# Created a new slingshot design!



## NightKnight (Dec 16, 2009)

I just finished creating a new slingshot design! Or, at least I think it is.







The fork tips align vertically when aiming and shooting. You hook your pointer finger over the nub at the top, thumb under the the bottom hook, and your other fingers naturally sit on the angled handle. The prongs are 1" wide (for strong bands), the fork gap is 2.5", the thickness is 3/4", and the thumb nub is 3/4" across. I dub it the C-Shot!









What do you guys think?

Edit: Added Text and Arrows to images.


----------



## Bugar (Dec 24, 2009)

I think it would work fine for some folk- but I don't think I could get my geezer body re-programed for it.


----------



## Ohio Plinker (Jan 3, 2010)

I like it, can I make one for my own use? It's fresh and I think new.


----------



## smitty (Dec 17, 2009)

Well...Maybe not totally new, but nice design anyway. I got the last three pics from Mells' web sight:"slingshots of the world". The first one is one I experimented with.


----------



## NightKnight (Dec 16, 2009)

Sure, feel free Ohio!


----------



## wilbanba (Dec 31, 2009)

+1 for inventivenes
+1 for showing the design BEFORE build
+2 for thinking outside the box
-2 for not accounting for natural arm pronation (it would be upside down if actually made)
-1 (opt) for a flat handle (most ppl dont like sharpish edges in their hands)

total +1 keep up the designing but dont neglect anatomy

thanks for sharing!


----------



## NightKnight (Dec 16, 2009)

wilbanba said:


> -2 for not accounting for natural arm pronation (it would be upside down if actually made)
> -1 (opt) for a flat handle (most ppl dont like sharpish edges in their hands)


Thanks for the comments!

On the first one, maybe I don't understand, but I made the handle at a 45 degree angle to help the arm and hand sit more naturally.

It is hard to tell in the pics, but I rounded all the edges 1/8" (except for the numb, which I wanted to have as wide as I can).


----------



## wilbanba (Dec 31, 2009)
####
# Set exercise 1:
In the records, convert the lines from the one containing "Of the list" through the one containing "which item is nearest to point (100, 249)?", inclusive, into a numbered list, leaving out any blank lines.

# Working data:
####
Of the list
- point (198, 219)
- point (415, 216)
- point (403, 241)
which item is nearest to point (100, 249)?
####
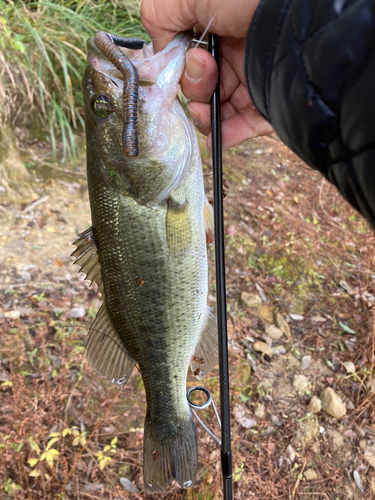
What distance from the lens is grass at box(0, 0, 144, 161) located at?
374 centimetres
####
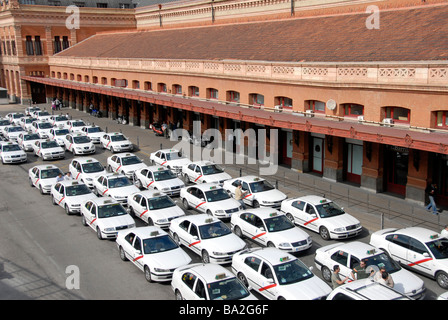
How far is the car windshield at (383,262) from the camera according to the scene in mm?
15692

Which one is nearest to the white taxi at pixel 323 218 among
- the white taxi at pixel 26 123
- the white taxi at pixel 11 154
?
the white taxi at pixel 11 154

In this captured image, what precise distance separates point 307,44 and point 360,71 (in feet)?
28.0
####
# Set exercise 2:
Name every distinct user who has a post header in the slingshot thread, listing each name once.

# Right answer 1:
1. Of the list
2. - point (198, 219)
3. - point (415, 216)
4. - point (403, 241)
5. which item is nearest to point (100, 249)?

# Right answer 2:
- NightKnight
- Bugar
- Ohio Plinker
- smitty
- wilbanba